Return the records below from the line containing "Which object among" onward, exactly, through and including the last line.

>> START Source data

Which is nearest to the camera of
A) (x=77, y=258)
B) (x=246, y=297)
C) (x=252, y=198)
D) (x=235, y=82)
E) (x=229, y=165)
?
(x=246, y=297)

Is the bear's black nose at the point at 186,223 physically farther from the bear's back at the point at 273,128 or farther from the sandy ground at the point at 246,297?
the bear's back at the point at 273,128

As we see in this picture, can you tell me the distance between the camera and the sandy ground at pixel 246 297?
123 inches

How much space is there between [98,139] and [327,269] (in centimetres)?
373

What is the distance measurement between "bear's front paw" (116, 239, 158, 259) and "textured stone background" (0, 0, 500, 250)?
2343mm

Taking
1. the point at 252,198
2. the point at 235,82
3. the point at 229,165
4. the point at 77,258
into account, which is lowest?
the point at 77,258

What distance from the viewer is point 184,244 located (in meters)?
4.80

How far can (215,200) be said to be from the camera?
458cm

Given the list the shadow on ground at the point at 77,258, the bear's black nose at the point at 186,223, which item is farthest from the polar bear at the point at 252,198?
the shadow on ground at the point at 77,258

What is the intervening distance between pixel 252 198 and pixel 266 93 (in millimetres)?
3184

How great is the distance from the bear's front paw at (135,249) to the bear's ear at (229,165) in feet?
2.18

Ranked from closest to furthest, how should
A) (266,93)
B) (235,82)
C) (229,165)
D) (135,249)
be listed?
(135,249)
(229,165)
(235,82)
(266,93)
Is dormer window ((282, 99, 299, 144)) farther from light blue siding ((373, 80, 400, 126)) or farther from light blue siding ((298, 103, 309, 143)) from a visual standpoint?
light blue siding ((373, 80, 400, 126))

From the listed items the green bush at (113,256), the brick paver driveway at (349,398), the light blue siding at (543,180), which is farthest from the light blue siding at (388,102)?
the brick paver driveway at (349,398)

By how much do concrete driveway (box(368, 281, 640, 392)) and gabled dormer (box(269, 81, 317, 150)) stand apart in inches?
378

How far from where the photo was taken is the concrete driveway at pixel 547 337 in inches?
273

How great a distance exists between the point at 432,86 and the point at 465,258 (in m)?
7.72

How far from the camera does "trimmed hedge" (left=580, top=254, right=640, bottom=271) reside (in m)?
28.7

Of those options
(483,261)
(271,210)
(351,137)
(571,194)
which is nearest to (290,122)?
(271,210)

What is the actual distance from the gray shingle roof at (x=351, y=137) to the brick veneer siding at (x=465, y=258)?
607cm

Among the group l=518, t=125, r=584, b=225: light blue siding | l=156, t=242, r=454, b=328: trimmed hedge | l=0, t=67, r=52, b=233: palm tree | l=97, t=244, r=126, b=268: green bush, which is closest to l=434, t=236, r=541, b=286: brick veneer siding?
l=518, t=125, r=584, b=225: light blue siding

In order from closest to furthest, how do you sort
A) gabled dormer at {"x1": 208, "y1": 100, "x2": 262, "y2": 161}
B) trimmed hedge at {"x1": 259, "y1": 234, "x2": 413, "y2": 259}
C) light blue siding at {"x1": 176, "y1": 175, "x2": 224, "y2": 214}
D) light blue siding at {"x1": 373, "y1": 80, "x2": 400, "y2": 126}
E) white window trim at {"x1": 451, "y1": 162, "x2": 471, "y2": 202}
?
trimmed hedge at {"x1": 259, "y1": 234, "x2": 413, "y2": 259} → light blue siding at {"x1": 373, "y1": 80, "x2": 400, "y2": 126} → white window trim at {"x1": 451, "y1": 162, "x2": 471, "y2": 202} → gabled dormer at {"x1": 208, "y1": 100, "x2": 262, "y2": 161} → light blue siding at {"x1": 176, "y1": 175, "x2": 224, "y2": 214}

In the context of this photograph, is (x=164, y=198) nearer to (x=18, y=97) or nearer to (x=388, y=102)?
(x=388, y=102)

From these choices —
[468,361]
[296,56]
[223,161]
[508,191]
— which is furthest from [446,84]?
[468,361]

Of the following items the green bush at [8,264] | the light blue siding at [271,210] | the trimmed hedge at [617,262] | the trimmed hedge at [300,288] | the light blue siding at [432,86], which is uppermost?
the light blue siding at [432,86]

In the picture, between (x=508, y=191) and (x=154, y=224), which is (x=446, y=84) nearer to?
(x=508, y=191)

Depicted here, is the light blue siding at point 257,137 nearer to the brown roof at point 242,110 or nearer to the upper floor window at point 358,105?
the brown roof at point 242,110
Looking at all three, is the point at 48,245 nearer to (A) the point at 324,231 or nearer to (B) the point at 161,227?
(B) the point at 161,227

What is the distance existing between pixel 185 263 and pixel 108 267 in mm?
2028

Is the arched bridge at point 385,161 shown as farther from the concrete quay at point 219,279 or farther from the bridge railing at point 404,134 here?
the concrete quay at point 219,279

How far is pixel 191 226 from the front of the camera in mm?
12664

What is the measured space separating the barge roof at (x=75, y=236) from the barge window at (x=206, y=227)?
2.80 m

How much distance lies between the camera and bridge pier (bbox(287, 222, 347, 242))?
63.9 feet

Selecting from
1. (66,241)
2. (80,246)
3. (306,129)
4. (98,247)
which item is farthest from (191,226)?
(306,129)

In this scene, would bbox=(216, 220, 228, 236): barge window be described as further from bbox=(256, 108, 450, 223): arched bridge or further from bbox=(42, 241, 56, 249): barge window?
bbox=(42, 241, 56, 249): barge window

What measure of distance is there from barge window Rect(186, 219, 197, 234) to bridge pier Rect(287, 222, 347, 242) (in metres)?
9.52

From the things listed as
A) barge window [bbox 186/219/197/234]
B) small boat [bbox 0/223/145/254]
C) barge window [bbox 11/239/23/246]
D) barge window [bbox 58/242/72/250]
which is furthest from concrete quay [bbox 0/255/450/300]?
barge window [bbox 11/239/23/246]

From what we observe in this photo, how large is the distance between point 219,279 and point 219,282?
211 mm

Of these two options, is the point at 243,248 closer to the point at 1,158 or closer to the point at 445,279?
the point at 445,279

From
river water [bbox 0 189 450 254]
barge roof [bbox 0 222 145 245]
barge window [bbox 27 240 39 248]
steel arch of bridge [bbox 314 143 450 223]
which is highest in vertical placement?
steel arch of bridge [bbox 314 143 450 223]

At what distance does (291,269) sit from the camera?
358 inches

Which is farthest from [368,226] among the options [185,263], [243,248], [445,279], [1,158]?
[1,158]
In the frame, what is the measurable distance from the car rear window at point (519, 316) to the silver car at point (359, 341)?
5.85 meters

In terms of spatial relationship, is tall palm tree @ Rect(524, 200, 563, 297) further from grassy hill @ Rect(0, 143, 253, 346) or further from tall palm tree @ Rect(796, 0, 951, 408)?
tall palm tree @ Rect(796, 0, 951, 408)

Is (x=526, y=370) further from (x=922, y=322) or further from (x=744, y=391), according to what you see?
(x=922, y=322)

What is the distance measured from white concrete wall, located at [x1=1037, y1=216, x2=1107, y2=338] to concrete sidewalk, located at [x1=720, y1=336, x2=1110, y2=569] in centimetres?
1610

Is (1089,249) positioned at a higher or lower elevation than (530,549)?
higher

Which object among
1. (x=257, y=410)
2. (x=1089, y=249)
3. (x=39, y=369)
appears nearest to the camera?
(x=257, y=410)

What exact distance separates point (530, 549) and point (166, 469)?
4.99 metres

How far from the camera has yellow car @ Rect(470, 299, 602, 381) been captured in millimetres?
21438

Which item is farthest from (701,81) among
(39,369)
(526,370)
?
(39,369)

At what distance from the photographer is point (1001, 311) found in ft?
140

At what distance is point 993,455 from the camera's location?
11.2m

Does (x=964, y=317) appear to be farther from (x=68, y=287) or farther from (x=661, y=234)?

>> END Source data

▶ [Task result]
Which object among
1. (x=257, y=410)
2. (x=1089, y=249)
3. (x=39, y=369)
appears nearest to the camera?
(x=257, y=410)

What exact distance separates point (530, 549) and point (166, 469)?
4.99 metres

How far from the camera has yellow car @ Rect(470, 299, 602, 381) been captured in millimetres?
21438

Which item is farthest from (701,81) among
(39,369)
(526,370)
?
(39,369)

At what distance from the photographer is point (1001, 311) found in ft?
140

At what distance is point 993,455 from the camera's location?
11.2m

Does (x=964, y=317) appear to be farther from (x=68, y=287) or farther from (x=661, y=234)?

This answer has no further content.